And like that, the Venice Film Festival, and maybe auteur cinema itself, is back. Recovering from a global pandemic that has altered life as we know it, and will have enormous repercussions for the arts, watching The Human Voice felt like more than just catching a morning festival screening. The hush and anticipation across the cavernous Sala Darsena was palpable. Even clad in masks, looking like an audience of on-duty surgeons, for 30 minutes we were reminded of the potency of real cinema, and the continued vitality of Pedro Almodóvar.
Short work by great directors is customary at major festivals, but most often it underwhelms. Not here. Perhaps it’s because this is a project with special resonance for Almodóvar. The Human Voice, Jean Cocteau’s one-act, one-character monodrama has echoed across the Spanish great’s career. It’s directly referenced in Law of Desire and informs the plot of Women on the Verge of a Nervous Breakdown. And Almodóvar’s own debut work in the English-language has been a long-delayed event––past projects he was touted for include Brokeback Mountain and The Paperboy (a bullet dodged?). Tilda Swinton, key collaborator of the greatest working filmmakers, plays the unnamed woman teetering on the verge of yes, a breakdown, but one eventually focused into cataclysmic external force.
Few filmmakers working today explore color and concoct mise-en-scene like Almodóvar. From the first shot, we’re plunged into his hyperreal, hyper-designed world, and his red tones pop out like a 3D effect. The experience is so ravishing you almost need sunglasses. Swinton’s central character begins the film waiting for the call of her lover, bursting with that particular delayed longing one has for a paramour. But first, in a touch recalling Paul Verhoeven’s Elle, she buys an axe. The clerk at the hardware store desk barely blinks, and he addresses her in a way that suggests she’s a celebrity (her exact occupation isn’t clear in the film). The credit sequence notes the work is “freely adapted” from Cocteau’s text, and it plays well for newcomers, and I imagine for those familiar with prior versions.

▸ RECORDS PROVIDED:

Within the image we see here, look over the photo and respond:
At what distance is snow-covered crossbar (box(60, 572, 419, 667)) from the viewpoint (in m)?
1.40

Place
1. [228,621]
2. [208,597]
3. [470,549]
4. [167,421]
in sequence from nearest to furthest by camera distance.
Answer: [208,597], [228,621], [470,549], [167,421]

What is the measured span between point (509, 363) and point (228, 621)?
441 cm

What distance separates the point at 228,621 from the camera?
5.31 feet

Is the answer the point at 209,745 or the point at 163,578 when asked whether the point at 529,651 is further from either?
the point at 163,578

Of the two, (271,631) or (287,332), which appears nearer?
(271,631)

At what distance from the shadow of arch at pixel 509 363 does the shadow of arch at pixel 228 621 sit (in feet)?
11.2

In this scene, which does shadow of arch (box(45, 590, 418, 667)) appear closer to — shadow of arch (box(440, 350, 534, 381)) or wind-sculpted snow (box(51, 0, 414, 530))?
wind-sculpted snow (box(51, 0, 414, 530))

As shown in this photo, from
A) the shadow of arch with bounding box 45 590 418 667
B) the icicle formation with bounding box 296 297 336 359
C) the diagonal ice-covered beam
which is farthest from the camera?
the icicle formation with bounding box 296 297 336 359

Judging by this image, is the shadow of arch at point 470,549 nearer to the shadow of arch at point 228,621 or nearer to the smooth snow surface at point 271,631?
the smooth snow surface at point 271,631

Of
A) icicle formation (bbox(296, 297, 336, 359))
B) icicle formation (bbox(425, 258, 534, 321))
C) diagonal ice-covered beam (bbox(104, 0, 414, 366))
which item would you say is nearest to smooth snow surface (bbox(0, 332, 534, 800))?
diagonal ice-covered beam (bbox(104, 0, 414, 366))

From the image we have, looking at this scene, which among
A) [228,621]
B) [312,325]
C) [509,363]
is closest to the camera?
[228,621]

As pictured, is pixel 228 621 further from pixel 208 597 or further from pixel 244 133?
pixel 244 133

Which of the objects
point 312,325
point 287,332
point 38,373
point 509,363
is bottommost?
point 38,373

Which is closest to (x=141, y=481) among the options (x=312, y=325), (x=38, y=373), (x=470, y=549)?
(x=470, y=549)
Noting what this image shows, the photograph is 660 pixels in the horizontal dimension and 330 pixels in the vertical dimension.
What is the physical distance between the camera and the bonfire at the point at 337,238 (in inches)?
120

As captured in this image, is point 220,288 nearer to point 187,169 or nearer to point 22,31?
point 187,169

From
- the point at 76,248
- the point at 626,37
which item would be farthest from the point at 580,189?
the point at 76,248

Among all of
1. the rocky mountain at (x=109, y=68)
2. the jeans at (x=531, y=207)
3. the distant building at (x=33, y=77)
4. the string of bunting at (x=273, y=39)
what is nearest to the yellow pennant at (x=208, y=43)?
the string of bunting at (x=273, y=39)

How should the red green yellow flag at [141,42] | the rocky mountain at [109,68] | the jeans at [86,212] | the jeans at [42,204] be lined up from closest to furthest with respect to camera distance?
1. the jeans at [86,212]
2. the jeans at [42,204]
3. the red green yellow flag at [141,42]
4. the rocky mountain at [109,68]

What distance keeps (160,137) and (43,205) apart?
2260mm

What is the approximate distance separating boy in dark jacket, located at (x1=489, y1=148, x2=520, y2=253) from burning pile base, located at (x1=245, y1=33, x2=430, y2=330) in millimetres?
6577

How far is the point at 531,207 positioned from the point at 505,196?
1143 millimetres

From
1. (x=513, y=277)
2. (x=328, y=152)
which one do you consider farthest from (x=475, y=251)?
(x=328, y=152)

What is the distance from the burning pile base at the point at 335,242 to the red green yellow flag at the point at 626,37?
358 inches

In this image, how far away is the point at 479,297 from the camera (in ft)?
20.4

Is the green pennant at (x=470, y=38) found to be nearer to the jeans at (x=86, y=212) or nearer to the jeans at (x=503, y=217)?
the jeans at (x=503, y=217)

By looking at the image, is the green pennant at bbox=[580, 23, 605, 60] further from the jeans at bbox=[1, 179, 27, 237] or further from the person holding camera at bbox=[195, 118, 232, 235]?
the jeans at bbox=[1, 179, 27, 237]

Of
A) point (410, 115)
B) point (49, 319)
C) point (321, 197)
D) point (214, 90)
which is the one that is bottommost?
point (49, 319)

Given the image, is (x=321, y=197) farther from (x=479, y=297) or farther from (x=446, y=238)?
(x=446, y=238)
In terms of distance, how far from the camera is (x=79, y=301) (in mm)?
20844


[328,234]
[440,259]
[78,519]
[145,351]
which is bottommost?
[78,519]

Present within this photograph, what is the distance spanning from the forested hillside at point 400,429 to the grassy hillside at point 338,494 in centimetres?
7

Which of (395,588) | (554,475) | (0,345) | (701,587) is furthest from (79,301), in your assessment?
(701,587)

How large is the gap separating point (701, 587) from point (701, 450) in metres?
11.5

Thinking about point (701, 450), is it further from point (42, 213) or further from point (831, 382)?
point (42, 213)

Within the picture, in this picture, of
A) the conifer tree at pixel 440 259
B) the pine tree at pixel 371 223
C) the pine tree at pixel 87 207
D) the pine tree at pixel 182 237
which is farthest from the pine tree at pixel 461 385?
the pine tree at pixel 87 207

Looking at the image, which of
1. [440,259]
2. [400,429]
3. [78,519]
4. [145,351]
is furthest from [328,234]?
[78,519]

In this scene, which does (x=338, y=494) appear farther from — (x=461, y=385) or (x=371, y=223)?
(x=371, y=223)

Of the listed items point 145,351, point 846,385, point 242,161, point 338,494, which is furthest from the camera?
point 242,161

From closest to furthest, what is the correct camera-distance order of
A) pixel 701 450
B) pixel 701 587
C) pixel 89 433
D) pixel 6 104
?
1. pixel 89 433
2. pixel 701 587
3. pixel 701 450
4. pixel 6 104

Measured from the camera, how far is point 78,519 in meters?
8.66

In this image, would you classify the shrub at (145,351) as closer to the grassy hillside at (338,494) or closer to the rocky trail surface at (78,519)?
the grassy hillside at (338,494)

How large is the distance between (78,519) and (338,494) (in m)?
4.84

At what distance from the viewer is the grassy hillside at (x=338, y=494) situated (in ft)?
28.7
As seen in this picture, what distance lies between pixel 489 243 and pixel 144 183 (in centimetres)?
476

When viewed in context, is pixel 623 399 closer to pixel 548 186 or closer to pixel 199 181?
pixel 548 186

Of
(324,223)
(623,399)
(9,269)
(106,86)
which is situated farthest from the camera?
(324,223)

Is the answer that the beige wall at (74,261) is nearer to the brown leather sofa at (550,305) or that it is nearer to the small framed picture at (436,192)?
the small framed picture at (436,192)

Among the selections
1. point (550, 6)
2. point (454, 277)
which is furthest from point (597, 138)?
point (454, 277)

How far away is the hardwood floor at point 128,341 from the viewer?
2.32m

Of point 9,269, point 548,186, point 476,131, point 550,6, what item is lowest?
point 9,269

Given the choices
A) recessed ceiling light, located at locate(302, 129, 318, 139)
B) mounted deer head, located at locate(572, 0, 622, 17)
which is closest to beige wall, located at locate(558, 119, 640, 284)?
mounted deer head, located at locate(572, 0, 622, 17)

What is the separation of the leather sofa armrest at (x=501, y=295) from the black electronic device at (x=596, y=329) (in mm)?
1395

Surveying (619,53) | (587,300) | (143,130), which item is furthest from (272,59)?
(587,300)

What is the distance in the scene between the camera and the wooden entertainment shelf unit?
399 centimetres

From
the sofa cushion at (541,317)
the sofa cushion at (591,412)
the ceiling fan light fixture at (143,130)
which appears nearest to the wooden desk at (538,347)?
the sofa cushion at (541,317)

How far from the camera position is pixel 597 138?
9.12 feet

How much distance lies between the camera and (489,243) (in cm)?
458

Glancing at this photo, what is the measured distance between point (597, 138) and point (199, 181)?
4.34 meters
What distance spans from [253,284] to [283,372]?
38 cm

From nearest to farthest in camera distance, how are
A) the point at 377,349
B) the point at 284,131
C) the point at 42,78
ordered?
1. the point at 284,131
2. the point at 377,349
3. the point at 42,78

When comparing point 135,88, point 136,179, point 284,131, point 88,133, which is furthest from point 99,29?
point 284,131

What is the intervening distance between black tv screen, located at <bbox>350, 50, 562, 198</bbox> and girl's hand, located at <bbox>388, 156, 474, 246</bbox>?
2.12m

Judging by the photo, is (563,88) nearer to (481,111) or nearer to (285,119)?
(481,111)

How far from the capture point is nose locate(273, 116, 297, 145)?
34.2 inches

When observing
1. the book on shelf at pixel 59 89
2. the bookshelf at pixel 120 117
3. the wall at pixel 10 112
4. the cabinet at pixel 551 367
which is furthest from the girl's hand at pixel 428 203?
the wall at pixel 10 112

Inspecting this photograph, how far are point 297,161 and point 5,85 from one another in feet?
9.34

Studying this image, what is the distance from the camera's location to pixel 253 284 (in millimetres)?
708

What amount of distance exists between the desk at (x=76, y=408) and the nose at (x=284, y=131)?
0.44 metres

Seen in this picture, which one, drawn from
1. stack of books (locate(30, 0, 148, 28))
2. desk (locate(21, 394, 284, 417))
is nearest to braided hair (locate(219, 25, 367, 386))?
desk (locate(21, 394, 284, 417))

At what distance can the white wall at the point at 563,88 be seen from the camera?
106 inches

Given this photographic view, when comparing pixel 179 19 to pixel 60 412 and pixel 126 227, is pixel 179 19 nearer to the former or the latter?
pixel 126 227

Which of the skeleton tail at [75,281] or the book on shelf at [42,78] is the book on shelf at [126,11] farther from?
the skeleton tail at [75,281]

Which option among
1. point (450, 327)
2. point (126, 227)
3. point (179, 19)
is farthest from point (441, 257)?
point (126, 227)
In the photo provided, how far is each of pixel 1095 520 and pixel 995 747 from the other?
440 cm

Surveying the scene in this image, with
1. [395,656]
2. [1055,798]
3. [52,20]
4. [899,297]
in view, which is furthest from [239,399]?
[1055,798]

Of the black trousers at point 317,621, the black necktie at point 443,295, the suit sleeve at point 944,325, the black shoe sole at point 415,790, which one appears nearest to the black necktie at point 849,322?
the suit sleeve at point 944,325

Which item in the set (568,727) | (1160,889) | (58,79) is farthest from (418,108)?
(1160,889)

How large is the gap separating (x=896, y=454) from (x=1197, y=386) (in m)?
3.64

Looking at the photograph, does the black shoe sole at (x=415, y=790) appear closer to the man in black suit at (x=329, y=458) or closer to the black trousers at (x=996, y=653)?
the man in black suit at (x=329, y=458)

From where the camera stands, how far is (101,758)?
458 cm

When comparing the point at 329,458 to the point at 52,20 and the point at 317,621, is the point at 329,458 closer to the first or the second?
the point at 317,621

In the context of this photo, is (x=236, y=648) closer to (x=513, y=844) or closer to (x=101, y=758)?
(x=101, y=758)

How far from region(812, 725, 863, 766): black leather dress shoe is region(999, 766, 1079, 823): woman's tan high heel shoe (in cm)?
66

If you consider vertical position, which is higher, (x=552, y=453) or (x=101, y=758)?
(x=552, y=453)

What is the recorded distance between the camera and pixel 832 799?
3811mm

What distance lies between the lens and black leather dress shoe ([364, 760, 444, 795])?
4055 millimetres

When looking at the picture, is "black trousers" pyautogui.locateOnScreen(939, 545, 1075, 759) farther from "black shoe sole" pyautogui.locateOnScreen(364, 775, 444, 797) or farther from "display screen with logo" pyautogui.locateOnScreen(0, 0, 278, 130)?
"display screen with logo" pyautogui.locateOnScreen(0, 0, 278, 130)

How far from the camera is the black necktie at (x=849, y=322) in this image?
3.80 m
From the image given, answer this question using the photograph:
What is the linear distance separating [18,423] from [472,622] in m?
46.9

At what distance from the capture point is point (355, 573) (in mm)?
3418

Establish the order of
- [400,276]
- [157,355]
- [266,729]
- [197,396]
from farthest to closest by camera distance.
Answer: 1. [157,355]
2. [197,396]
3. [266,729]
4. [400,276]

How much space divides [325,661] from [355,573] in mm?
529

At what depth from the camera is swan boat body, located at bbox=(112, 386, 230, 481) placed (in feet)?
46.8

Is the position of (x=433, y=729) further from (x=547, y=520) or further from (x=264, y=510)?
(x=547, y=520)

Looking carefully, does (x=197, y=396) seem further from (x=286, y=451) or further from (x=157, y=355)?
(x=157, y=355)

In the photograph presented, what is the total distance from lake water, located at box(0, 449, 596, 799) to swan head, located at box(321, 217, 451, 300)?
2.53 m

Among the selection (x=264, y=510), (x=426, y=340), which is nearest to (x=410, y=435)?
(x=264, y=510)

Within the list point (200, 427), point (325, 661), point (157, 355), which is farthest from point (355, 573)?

▸ YOUR TASKS:
1. Reproduce, word for word, the part of the review that begins with "And like that, the" and ends with "of Pedro Almodóvar.".
2. In the review, what does Swinton's character buy before the call from her lover?
The items have no connection to the review.

▸ PER-TASK ANSWERS:
1.
And like that, the Venice Film Festival, and maybe auteur cinema itself, is back. Recovering from a global pandemic that has altered life as we know it, and will have enormous repercussions for the arts, watching The Human Voice felt like more than just catching a morning festival screening. The hush and anticipation across the cavernous Sala Darsena was palpable. Even clad in masks, looking like an audience of on-duty surgeons, for 30 minutes we were reminded of the potency of real cinema, and the continued vitality of Pedro Almodóvar.

2. An axe.